== YOUR TASK ==
Lines from the one containing "order: Rodentia" through the end of the data are to be returned exactly, and no others.

======== SUPPLIED MATERIAL ========

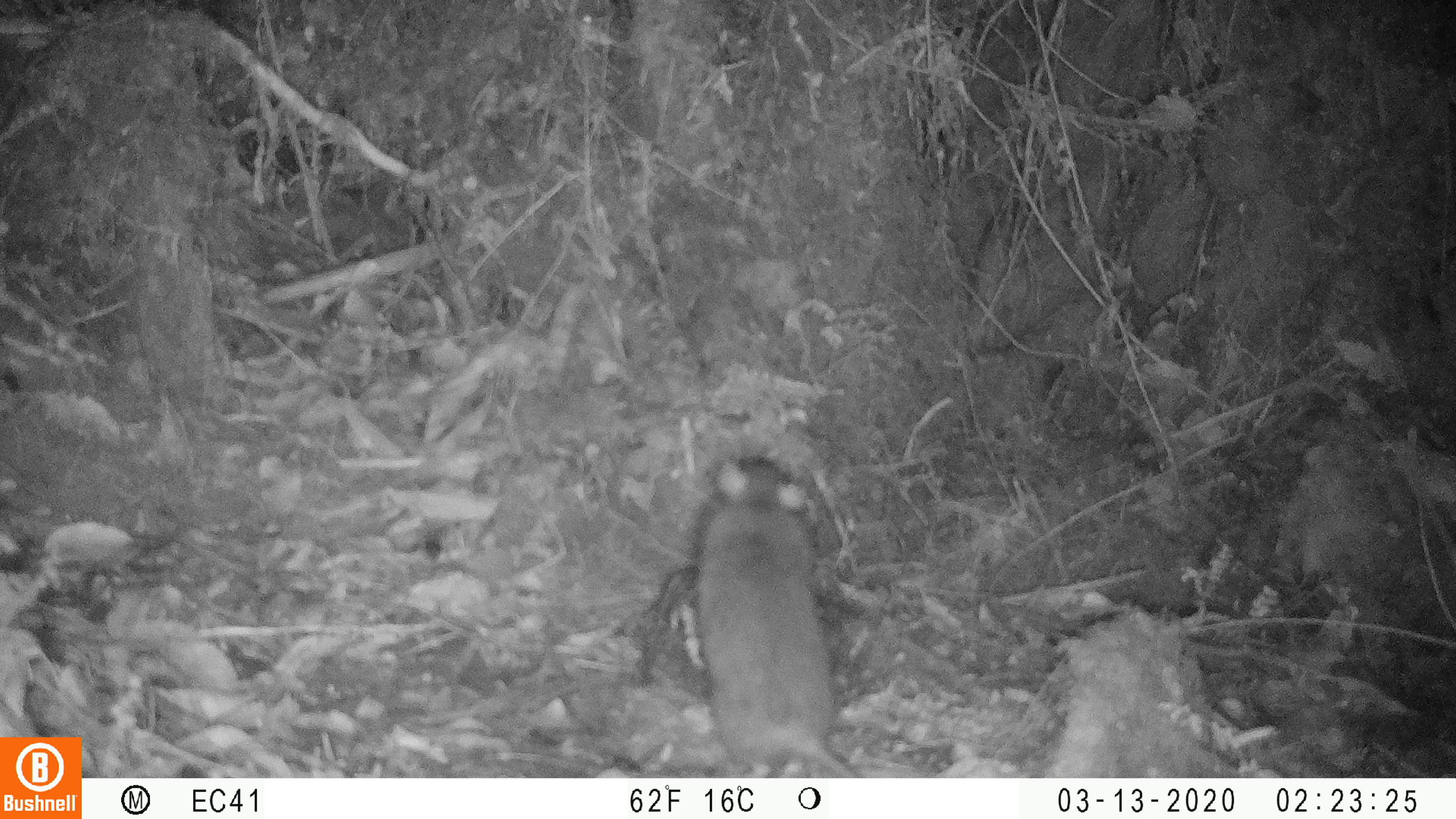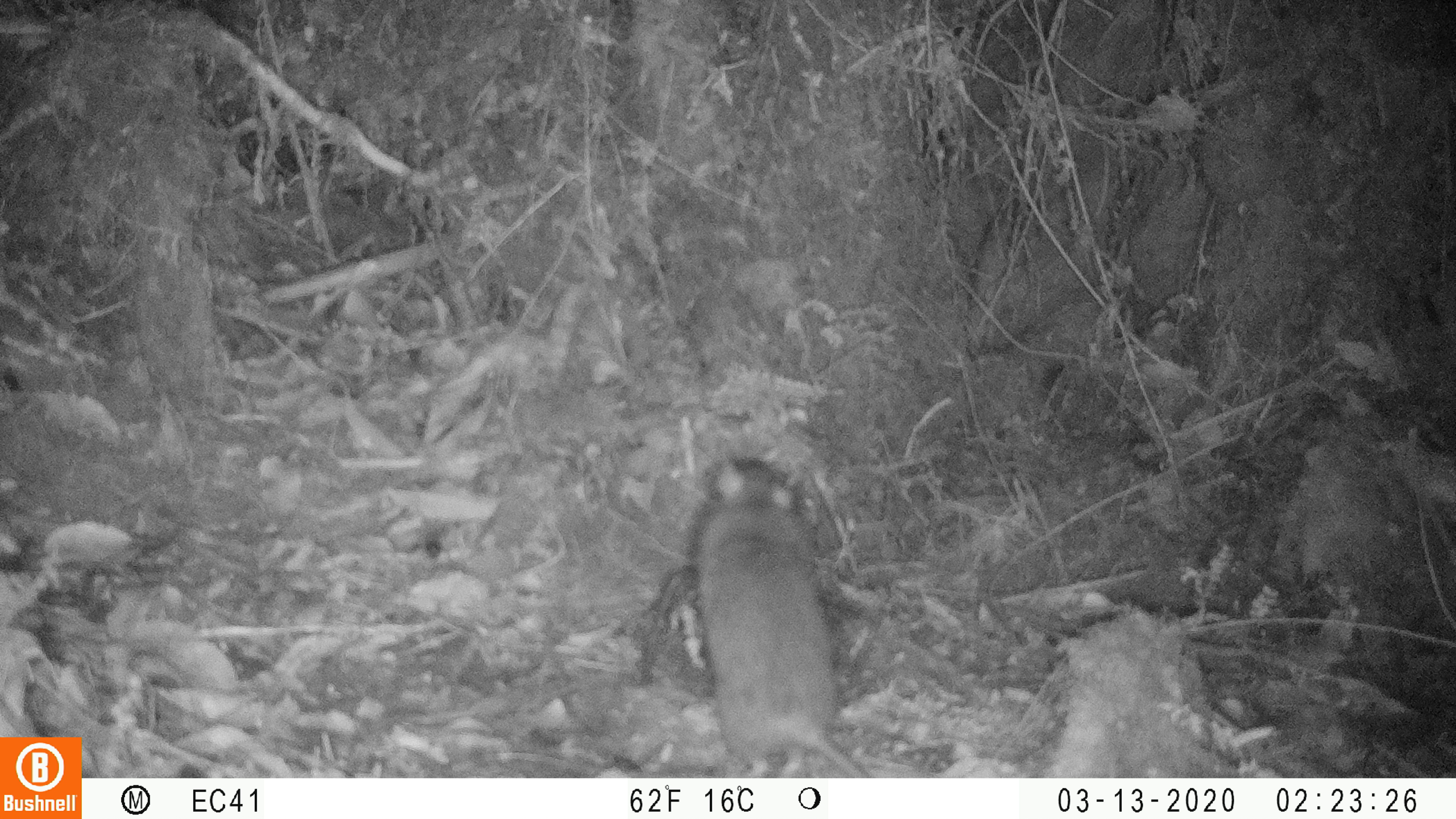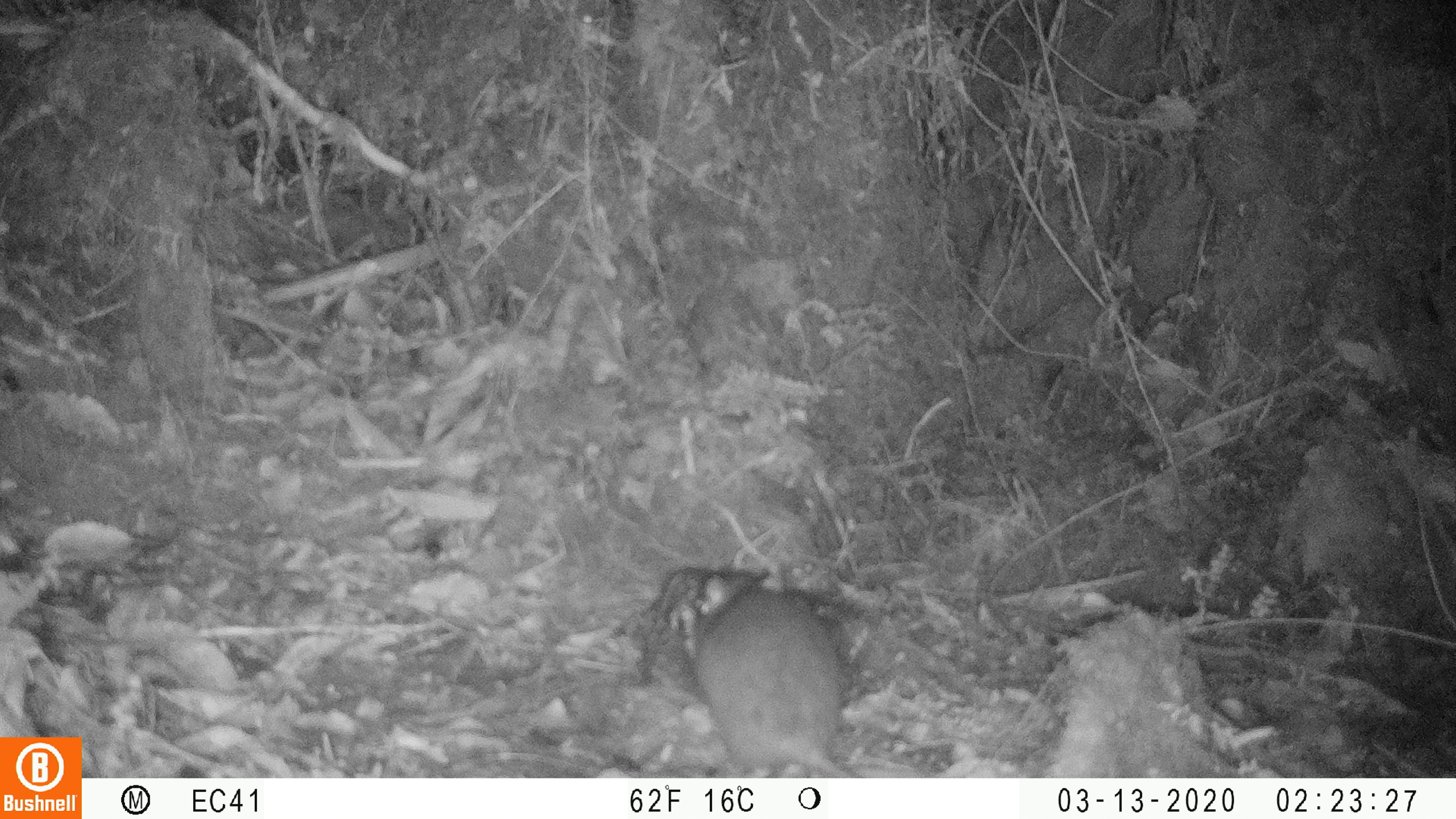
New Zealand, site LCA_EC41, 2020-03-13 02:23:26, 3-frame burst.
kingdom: Animalia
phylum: Chordata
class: Mammalia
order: Rodentia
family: Muridae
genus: Rattus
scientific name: Rattus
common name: rat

========

== TASK SOLUTION ==
order: Rodentia
family: Muridae
genus: Rattus
scientific name: Rattus
common name: rat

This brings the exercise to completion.